Whoa there, Romeo, says Killmaster. “Desperate dork” isn’t a good look. Sir.
The door to Suite B swings open, and Killmaster’s psychic sense goes full Navy SEAL. Some guy in an unbuttoned floral shirt, swim trunks, and flip-flops stumbles out. Wait—Mikey? Mike Dame, CEO and founder of InstaTron.
Hang on, I say. How come you didn’t sense him?
He’s got a medallion, Killmaster replies. Look.
I raise a hand against the rings of sunlight flashing off his pendant as Mikey stumbles forward. Disheveled hair. Stubbled cheeks. His eyes lock onto mine and sharpen.
“Edge? Is it really you?!”
He teeters. I grab his elbow and brace against my back foot. His gaze tracks above my shoulder and then turns over his shoulder. He refocuses on me.
“How do I know you’re not a clone?”
“Huh?”
“A clone! A clone!” He shakes my arms. “Edger Bonkovich is dead! He’s dead because of me!”
“No,” I hurry to say. “No, Mikey. I, um…well. I kind of…faked…my death.” Wince. “Sorry.”
“Faked it?” He frowns. “Like an orgasm? Tell me this isn’t about the porn cow.”
Wince again. “What? No!”
“The booster shots. It’s because I lied to you about the booster shots.”
“Really, it’s not you. It’s me.”
“That’s what they all say, I bet. All you fake-death people. Selfish.” He tugs free of my grip. “Well, whatever your reason, you should know we’re way beyond porn cows now, Edge. Zombies. And there’re monkeys. Invisibility! Edge, they’ve got invisibility!”
Sir? asks Killmaster. This is the CEO of InstaTron? He’s unhinged.

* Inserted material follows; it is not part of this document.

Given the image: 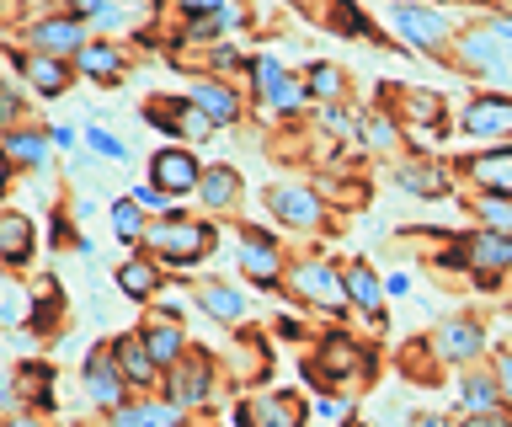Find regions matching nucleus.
I'll list each match as a JSON object with an SVG mask.
<instances>
[{"label": "nucleus", "mask_w": 512, "mask_h": 427, "mask_svg": "<svg viewBox=\"0 0 512 427\" xmlns=\"http://www.w3.org/2000/svg\"><path fill=\"white\" fill-rule=\"evenodd\" d=\"M16 113V97H11V91H0V123H6Z\"/></svg>", "instance_id": "nucleus-45"}, {"label": "nucleus", "mask_w": 512, "mask_h": 427, "mask_svg": "<svg viewBox=\"0 0 512 427\" xmlns=\"http://www.w3.org/2000/svg\"><path fill=\"white\" fill-rule=\"evenodd\" d=\"M182 11H203V17H214V11H230V0H176Z\"/></svg>", "instance_id": "nucleus-39"}, {"label": "nucleus", "mask_w": 512, "mask_h": 427, "mask_svg": "<svg viewBox=\"0 0 512 427\" xmlns=\"http://www.w3.org/2000/svg\"><path fill=\"white\" fill-rule=\"evenodd\" d=\"M240 267H246V278H256L262 283V289H272V283H278V246L267 241V235H246V241H240Z\"/></svg>", "instance_id": "nucleus-13"}, {"label": "nucleus", "mask_w": 512, "mask_h": 427, "mask_svg": "<svg viewBox=\"0 0 512 427\" xmlns=\"http://www.w3.org/2000/svg\"><path fill=\"white\" fill-rule=\"evenodd\" d=\"M38 49L43 54H70V49H86V27L80 22H38Z\"/></svg>", "instance_id": "nucleus-23"}, {"label": "nucleus", "mask_w": 512, "mask_h": 427, "mask_svg": "<svg viewBox=\"0 0 512 427\" xmlns=\"http://www.w3.org/2000/svg\"><path fill=\"white\" fill-rule=\"evenodd\" d=\"M27 81L38 86L43 97H59V91L70 86V70H64L54 54H32V59H27Z\"/></svg>", "instance_id": "nucleus-26"}, {"label": "nucleus", "mask_w": 512, "mask_h": 427, "mask_svg": "<svg viewBox=\"0 0 512 427\" xmlns=\"http://www.w3.org/2000/svg\"><path fill=\"white\" fill-rule=\"evenodd\" d=\"M112 230H118L123 241H139V235H144V214H139L134 198H118V203H112Z\"/></svg>", "instance_id": "nucleus-31"}, {"label": "nucleus", "mask_w": 512, "mask_h": 427, "mask_svg": "<svg viewBox=\"0 0 512 427\" xmlns=\"http://www.w3.org/2000/svg\"><path fill=\"white\" fill-rule=\"evenodd\" d=\"M214 395V374H208V358H192V363H176L171 369V401L176 406H198Z\"/></svg>", "instance_id": "nucleus-12"}, {"label": "nucleus", "mask_w": 512, "mask_h": 427, "mask_svg": "<svg viewBox=\"0 0 512 427\" xmlns=\"http://www.w3.org/2000/svg\"><path fill=\"white\" fill-rule=\"evenodd\" d=\"M118 283H123V294L128 299H150L155 289H160V273H155V262H144V257H134L118 273Z\"/></svg>", "instance_id": "nucleus-28"}, {"label": "nucleus", "mask_w": 512, "mask_h": 427, "mask_svg": "<svg viewBox=\"0 0 512 427\" xmlns=\"http://www.w3.org/2000/svg\"><path fill=\"white\" fill-rule=\"evenodd\" d=\"M475 214H480V225H486L491 235H512V198H480L475 203Z\"/></svg>", "instance_id": "nucleus-29"}, {"label": "nucleus", "mask_w": 512, "mask_h": 427, "mask_svg": "<svg viewBox=\"0 0 512 427\" xmlns=\"http://www.w3.org/2000/svg\"><path fill=\"white\" fill-rule=\"evenodd\" d=\"M395 129H400V123H395L390 113H374V118L363 123V139H368L374 150H395V145H400V134H395Z\"/></svg>", "instance_id": "nucleus-34"}, {"label": "nucleus", "mask_w": 512, "mask_h": 427, "mask_svg": "<svg viewBox=\"0 0 512 427\" xmlns=\"http://www.w3.org/2000/svg\"><path fill=\"white\" fill-rule=\"evenodd\" d=\"M112 363H118V374L134 379V385H150L155 379V358H150V347H144V337H118Z\"/></svg>", "instance_id": "nucleus-15"}, {"label": "nucleus", "mask_w": 512, "mask_h": 427, "mask_svg": "<svg viewBox=\"0 0 512 427\" xmlns=\"http://www.w3.org/2000/svg\"><path fill=\"white\" fill-rule=\"evenodd\" d=\"M406 113H411L416 123H427V134H448V129H443V107H438V97H422V91H406Z\"/></svg>", "instance_id": "nucleus-30"}, {"label": "nucleus", "mask_w": 512, "mask_h": 427, "mask_svg": "<svg viewBox=\"0 0 512 427\" xmlns=\"http://www.w3.org/2000/svg\"><path fill=\"white\" fill-rule=\"evenodd\" d=\"M267 209L278 214L283 225H294V230H315L320 225V198L310 193V187H272Z\"/></svg>", "instance_id": "nucleus-7"}, {"label": "nucleus", "mask_w": 512, "mask_h": 427, "mask_svg": "<svg viewBox=\"0 0 512 427\" xmlns=\"http://www.w3.org/2000/svg\"><path fill=\"white\" fill-rule=\"evenodd\" d=\"M459 129L470 139H512V97H475L464 107Z\"/></svg>", "instance_id": "nucleus-4"}, {"label": "nucleus", "mask_w": 512, "mask_h": 427, "mask_svg": "<svg viewBox=\"0 0 512 427\" xmlns=\"http://www.w3.org/2000/svg\"><path fill=\"white\" fill-rule=\"evenodd\" d=\"M459 171H470V182L480 187V193L491 198H512V145H496V150H480L470 155Z\"/></svg>", "instance_id": "nucleus-5"}, {"label": "nucleus", "mask_w": 512, "mask_h": 427, "mask_svg": "<svg viewBox=\"0 0 512 427\" xmlns=\"http://www.w3.org/2000/svg\"><path fill=\"white\" fill-rule=\"evenodd\" d=\"M6 155H16V161H27V166H43V139L38 134H11L6 139Z\"/></svg>", "instance_id": "nucleus-36"}, {"label": "nucleus", "mask_w": 512, "mask_h": 427, "mask_svg": "<svg viewBox=\"0 0 512 427\" xmlns=\"http://www.w3.org/2000/svg\"><path fill=\"white\" fill-rule=\"evenodd\" d=\"M496 385L502 395H512V353H496Z\"/></svg>", "instance_id": "nucleus-40"}, {"label": "nucleus", "mask_w": 512, "mask_h": 427, "mask_svg": "<svg viewBox=\"0 0 512 427\" xmlns=\"http://www.w3.org/2000/svg\"><path fill=\"white\" fill-rule=\"evenodd\" d=\"M6 171H11V166H6V150H0V187H6Z\"/></svg>", "instance_id": "nucleus-46"}, {"label": "nucleus", "mask_w": 512, "mask_h": 427, "mask_svg": "<svg viewBox=\"0 0 512 427\" xmlns=\"http://www.w3.org/2000/svg\"><path fill=\"white\" fill-rule=\"evenodd\" d=\"M432 353H438L443 363H470L486 353V331H480L475 321H448L438 331V342H432Z\"/></svg>", "instance_id": "nucleus-10"}, {"label": "nucleus", "mask_w": 512, "mask_h": 427, "mask_svg": "<svg viewBox=\"0 0 512 427\" xmlns=\"http://www.w3.org/2000/svg\"><path fill=\"white\" fill-rule=\"evenodd\" d=\"M342 411H347V401H336V395H326V401H320V417H331V422H336Z\"/></svg>", "instance_id": "nucleus-43"}, {"label": "nucleus", "mask_w": 512, "mask_h": 427, "mask_svg": "<svg viewBox=\"0 0 512 427\" xmlns=\"http://www.w3.org/2000/svg\"><path fill=\"white\" fill-rule=\"evenodd\" d=\"M395 27L416 43V49H443V38H448V22L438 17V11L411 6V0H400V6H395Z\"/></svg>", "instance_id": "nucleus-9"}, {"label": "nucleus", "mask_w": 512, "mask_h": 427, "mask_svg": "<svg viewBox=\"0 0 512 427\" xmlns=\"http://www.w3.org/2000/svg\"><path fill=\"white\" fill-rule=\"evenodd\" d=\"M459 406L470 411V417H486V411L502 406V385L486 374H464V385H459Z\"/></svg>", "instance_id": "nucleus-19"}, {"label": "nucleus", "mask_w": 512, "mask_h": 427, "mask_svg": "<svg viewBox=\"0 0 512 427\" xmlns=\"http://www.w3.org/2000/svg\"><path fill=\"white\" fill-rule=\"evenodd\" d=\"M27 251H32V219L27 214H6L0 219V257L27 262Z\"/></svg>", "instance_id": "nucleus-25"}, {"label": "nucleus", "mask_w": 512, "mask_h": 427, "mask_svg": "<svg viewBox=\"0 0 512 427\" xmlns=\"http://www.w3.org/2000/svg\"><path fill=\"white\" fill-rule=\"evenodd\" d=\"M144 241H150L160 257H171V262H198L208 246H214V230L198 225V219H166V225H150L144 230Z\"/></svg>", "instance_id": "nucleus-1"}, {"label": "nucleus", "mask_w": 512, "mask_h": 427, "mask_svg": "<svg viewBox=\"0 0 512 427\" xmlns=\"http://www.w3.org/2000/svg\"><path fill=\"white\" fill-rule=\"evenodd\" d=\"M320 123H326L331 134H352V113L342 107V113H336V107H326V113H320Z\"/></svg>", "instance_id": "nucleus-38"}, {"label": "nucleus", "mask_w": 512, "mask_h": 427, "mask_svg": "<svg viewBox=\"0 0 512 427\" xmlns=\"http://www.w3.org/2000/svg\"><path fill=\"white\" fill-rule=\"evenodd\" d=\"M150 171H155V187H160L166 198L192 193V187L203 182V171H198V161H192L187 150H160L155 161H150Z\"/></svg>", "instance_id": "nucleus-8"}, {"label": "nucleus", "mask_w": 512, "mask_h": 427, "mask_svg": "<svg viewBox=\"0 0 512 427\" xmlns=\"http://www.w3.org/2000/svg\"><path fill=\"white\" fill-rule=\"evenodd\" d=\"M112 427H182V406L176 401H155V406H118Z\"/></svg>", "instance_id": "nucleus-17"}, {"label": "nucleus", "mask_w": 512, "mask_h": 427, "mask_svg": "<svg viewBox=\"0 0 512 427\" xmlns=\"http://www.w3.org/2000/svg\"><path fill=\"white\" fill-rule=\"evenodd\" d=\"M422 427H448V422H443V417H427V422H422Z\"/></svg>", "instance_id": "nucleus-48"}, {"label": "nucleus", "mask_w": 512, "mask_h": 427, "mask_svg": "<svg viewBox=\"0 0 512 427\" xmlns=\"http://www.w3.org/2000/svg\"><path fill=\"white\" fill-rule=\"evenodd\" d=\"M86 139H91V145L102 150V155H112V161H123V155H128V150L118 145V139H112V134H102V129H86Z\"/></svg>", "instance_id": "nucleus-37"}, {"label": "nucleus", "mask_w": 512, "mask_h": 427, "mask_svg": "<svg viewBox=\"0 0 512 427\" xmlns=\"http://www.w3.org/2000/svg\"><path fill=\"white\" fill-rule=\"evenodd\" d=\"M192 107H198V113H208L214 123H235V118H240V102H235V91H230V86H219V81H203V86H192Z\"/></svg>", "instance_id": "nucleus-18"}, {"label": "nucleus", "mask_w": 512, "mask_h": 427, "mask_svg": "<svg viewBox=\"0 0 512 427\" xmlns=\"http://www.w3.org/2000/svg\"><path fill=\"white\" fill-rule=\"evenodd\" d=\"M464 427H512V417H502V411H486V417H470Z\"/></svg>", "instance_id": "nucleus-42"}, {"label": "nucleus", "mask_w": 512, "mask_h": 427, "mask_svg": "<svg viewBox=\"0 0 512 427\" xmlns=\"http://www.w3.org/2000/svg\"><path fill=\"white\" fill-rule=\"evenodd\" d=\"M310 91L320 102H336V97H342V70H336V65H315L310 70Z\"/></svg>", "instance_id": "nucleus-35"}, {"label": "nucleus", "mask_w": 512, "mask_h": 427, "mask_svg": "<svg viewBox=\"0 0 512 427\" xmlns=\"http://www.w3.org/2000/svg\"><path fill=\"white\" fill-rule=\"evenodd\" d=\"M144 347H150V358H155V369H176V363H182V326H150L144 331Z\"/></svg>", "instance_id": "nucleus-21"}, {"label": "nucleus", "mask_w": 512, "mask_h": 427, "mask_svg": "<svg viewBox=\"0 0 512 427\" xmlns=\"http://www.w3.org/2000/svg\"><path fill=\"white\" fill-rule=\"evenodd\" d=\"M198 193L208 209H230V203L240 198V177L230 166H214V171H203V182H198Z\"/></svg>", "instance_id": "nucleus-24"}, {"label": "nucleus", "mask_w": 512, "mask_h": 427, "mask_svg": "<svg viewBox=\"0 0 512 427\" xmlns=\"http://www.w3.org/2000/svg\"><path fill=\"white\" fill-rule=\"evenodd\" d=\"M342 283H347V299H352L358 310H379V305H384V289H379V278L368 273V262H347Z\"/></svg>", "instance_id": "nucleus-22"}, {"label": "nucleus", "mask_w": 512, "mask_h": 427, "mask_svg": "<svg viewBox=\"0 0 512 427\" xmlns=\"http://www.w3.org/2000/svg\"><path fill=\"white\" fill-rule=\"evenodd\" d=\"M395 182L406 187V193H416V198H443L448 193V171L432 166V161H406L395 171Z\"/></svg>", "instance_id": "nucleus-16"}, {"label": "nucleus", "mask_w": 512, "mask_h": 427, "mask_svg": "<svg viewBox=\"0 0 512 427\" xmlns=\"http://www.w3.org/2000/svg\"><path fill=\"white\" fill-rule=\"evenodd\" d=\"M86 385H91V401H96V406H107V411H118V406H123L128 379L118 374V363L91 358V363H86Z\"/></svg>", "instance_id": "nucleus-14"}, {"label": "nucleus", "mask_w": 512, "mask_h": 427, "mask_svg": "<svg viewBox=\"0 0 512 427\" xmlns=\"http://www.w3.org/2000/svg\"><path fill=\"white\" fill-rule=\"evenodd\" d=\"M288 283H294V294L315 299V305H326V310H336L347 299L342 273H331L326 262H294V267H288Z\"/></svg>", "instance_id": "nucleus-3"}, {"label": "nucleus", "mask_w": 512, "mask_h": 427, "mask_svg": "<svg viewBox=\"0 0 512 427\" xmlns=\"http://www.w3.org/2000/svg\"><path fill=\"white\" fill-rule=\"evenodd\" d=\"M11 427H43V422H32V417H16Z\"/></svg>", "instance_id": "nucleus-47"}, {"label": "nucleus", "mask_w": 512, "mask_h": 427, "mask_svg": "<svg viewBox=\"0 0 512 427\" xmlns=\"http://www.w3.org/2000/svg\"><path fill=\"white\" fill-rule=\"evenodd\" d=\"M80 65H86L91 75H118L123 70V54L107 49V43H86V49H80Z\"/></svg>", "instance_id": "nucleus-32"}, {"label": "nucleus", "mask_w": 512, "mask_h": 427, "mask_svg": "<svg viewBox=\"0 0 512 427\" xmlns=\"http://www.w3.org/2000/svg\"><path fill=\"white\" fill-rule=\"evenodd\" d=\"M304 97H310V91H304V86L294 81V75H283V81L267 91V107H278V113H299Z\"/></svg>", "instance_id": "nucleus-33"}, {"label": "nucleus", "mask_w": 512, "mask_h": 427, "mask_svg": "<svg viewBox=\"0 0 512 427\" xmlns=\"http://www.w3.org/2000/svg\"><path fill=\"white\" fill-rule=\"evenodd\" d=\"M464 59H470L475 70L496 75V81H512V43H502V38L470 33V38H464Z\"/></svg>", "instance_id": "nucleus-11"}, {"label": "nucleus", "mask_w": 512, "mask_h": 427, "mask_svg": "<svg viewBox=\"0 0 512 427\" xmlns=\"http://www.w3.org/2000/svg\"><path fill=\"white\" fill-rule=\"evenodd\" d=\"M240 427H304V401L288 390L256 395V401L240 406Z\"/></svg>", "instance_id": "nucleus-2"}, {"label": "nucleus", "mask_w": 512, "mask_h": 427, "mask_svg": "<svg viewBox=\"0 0 512 427\" xmlns=\"http://www.w3.org/2000/svg\"><path fill=\"white\" fill-rule=\"evenodd\" d=\"M203 310L219 315V321H246V299L224 289V283H203Z\"/></svg>", "instance_id": "nucleus-27"}, {"label": "nucleus", "mask_w": 512, "mask_h": 427, "mask_svg": "<svg viewBox=\"0 0 512 427\" xmlns=\"http://www.w3.org/2000/svg\"><path fill=\"white\" fill-rule=\"evenodd\" d=\"M134 203H139V209H166V193H160V187H139Z\"/></svg>", "instance_id": "nucleus-41"}, {"label": "nucleus", "mask_w": 512, "mask_h": 427, "mask_svg": "<svg viewBox=\"0 0 512 427\" xmlns=\"http://www.w3.org/2000/svg\"><path fill=\"white\" fill-rule=\"evenodd\" d=\"M150 118H160V123H176V134H187V139H208V134H214V118L198 113L192 102H176V107H150Z\"/></svg>", "instance_id": "nucleus-20"}, {"label": "nucleus", "mask_w": 512, "mask_h": 427, "mask_svg": "<svg viewBox=\"0 0 512 427\" xmlns=\"http://www.w3.org/2000/svg\"><path fill=\"white\" fill-rule=\"evenodd\" d=\"M464 262L475 267V278L480 283H491V273H512V235H491V230H480L464 241Z\"/></svg>", "instance_id": "nucleus-6"}, {"label": "nucleus", "mask_w": 512, "mask_h": 427, "mask_svg": "<svg viewBox=\"0 0 512 427\" xmlns=\"http://www.w3.org/2000/svg\"><path fill=\"white\" fill-rule=\"evenodd\" d=\"M491 38H502V43H512V17H496V22H491Z\"/></svg>", "instance_id": "nucleus-44"}]
</instances>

Yeah. I scratch my cheek and try to keep my face neutral. A far cry from the guy I knew, that’s for sure. Maybe they’ve done something to him?
“Edge! It’s like World War Z out there, only…nicer.” He shudders. “They’ve criminalized rudeness. It’s horrible. I haven’t dropped a proper F-bomb in weeks.” He surveys the rec area, panting. “Fuck,” he whispers. “Fuck.” He giggles. “Oh, that felt so good, you have no idea. Fuck, fuck, fuck!” He hunches and giggles again.